FRAGMENTO
──────

Nadie lo conocía cuando llegó de Boca, en el verano de 1938: en poco tiempo se convirtió en ídolo y terminó siendo clave para conquistar el Quinquenio de Oro.

Foto: archivo El País.
Foto: archivo El País.

La vida y las hazañas de Atilio García podrían formar parte de una novela: un desconocido absoluto que en poco tiempo se convierte en un jugador desequilibrante e ídolo. La narración se enriquece con anécdotas cercanas al mito, aunque en eso nada tuvo que ver el protagonista, serio y parco como pocos futbolistas. Lo comprobadamente cierto de esta historia son sus 464 goles en el primero de Nacional (más siete con la Celeste), que lo convirtieron en el mayor goleador que haya lucido la camiseta tricolor.

Todo comenzó a escribirse el 15 de enero de 1938, hace ahora 80 años, con sus dos primeros goles para Nacional, en un amistoso frente a Chacarita de Argentina. En aquel verano, Nacional buscaba con urgencia un centro delantero y pensó en el brasileño Providente, que estaba en Boca. Como los xeneizes eran amigos tradicionales de los tricolores, la gestión parecía factible. Pero en vez del brasileño terminó viniendo un tal Atilio Ceferino García.

La leyenda cuenta que Boca le ofreció varios jugadores a Atilio Narancio, referente de la dirigencia de Nacional. Como ninguno le resultaba conocido, optó por García, que por lo menos se llamaba como él. El País del 12 de enero de 1938 informaba sin embargo que las gestiones con Boca las realizaba otro dirigente, Mario Fullgraf, y que los otros futbolistas ofrecidos eran Neyra, Tibeo y Tenorio, tan desconocidos como García.

Llegó a Montevideo una tarde de enero del ‘38 en un ómnibus de Onda desde Colonia. Por entonces, el servicio dejaba a cada pasajero en la puerta de su casa, si así lo solicitaba. El futbolista pidió que lo llevaran a la sede de Nacional, que quedaba en 18 y Gaboto. A esa hora solo estaba el cantinero, Constante Iglesias, quien años más tarde relató la primera impresión que tuvo: “Si este juega al fútbol, yo soy Wilma Banky”, en referencia a una vedette de moda en los años ’30. De allí, Atilio se fue a la pensión que le daba el club, en Magallanes casi 18.

Su estampa no era la tradicional de un futbolista, pero terminarían explicando sus virtudes en la cancha: macizo, de espaldas anchas y gruesas piernas. Siempre con su mostacho, que le valió el apodo de Bigote. También le decían Junín, la ciudad de la provincia de Buenos Aires donde había nacido en 1914. En su país jugó por Platense y Boca, donde “no lo vieron”.

──────

ENTRADAS PROPORCIONADAS

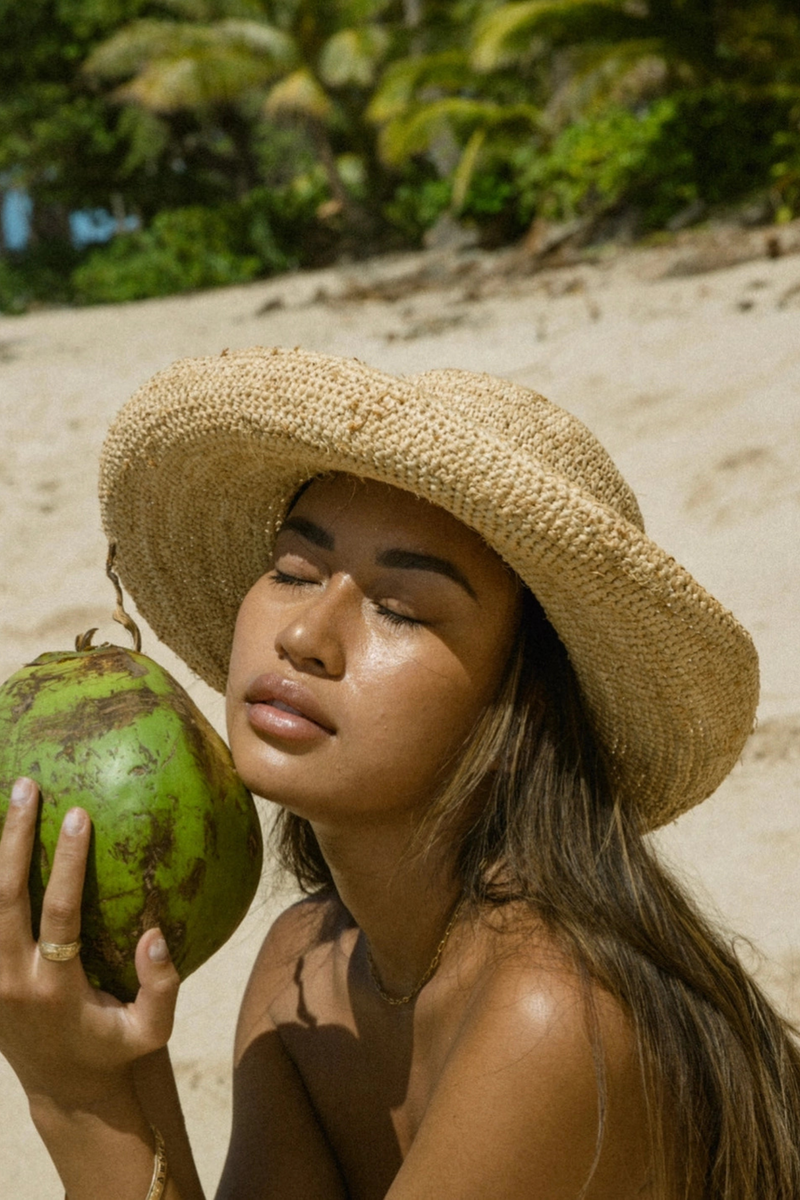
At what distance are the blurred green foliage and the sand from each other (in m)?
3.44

──────

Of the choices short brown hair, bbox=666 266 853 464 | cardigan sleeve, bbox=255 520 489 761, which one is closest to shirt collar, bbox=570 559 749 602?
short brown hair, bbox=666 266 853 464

──────

TAREA
Reproduce el fragmento sobre Atilio García desde "Nadie lo conocía" hasta "la camiseta tricolor.", ambos incluidos. El listado es material aparte y no guarda relación con el fragmento sobre Atilio García.

RESULTADO FINAL
Nadie lo conocía cuando llegó de Boca, en el verano de 1938: en poco tiempo se convirtió en ídolo y terminó siendo clave para conquistar el Quinquenio de Oro.

Foto: archivo El País.
Foto: archivo El País.

La vida y las hazañas de Atilio García podrían formar parte de una novela: un desconocido absoluto que en poco tiempo se convierte en un jugador desequilibrante e ídolo. La narración se enriquece con anécdotas cercanas al mito, aunque en eso nada tuvo que ver el protagonista, serio y parco como pocos futbolistas. Lo comprobadamente cierto de esta historia son sus 464 goles en el primero de Nacional (más siete con la Celeste), que lo convirtieron en el mayor goleador que haya lucido la camiseta tricolor.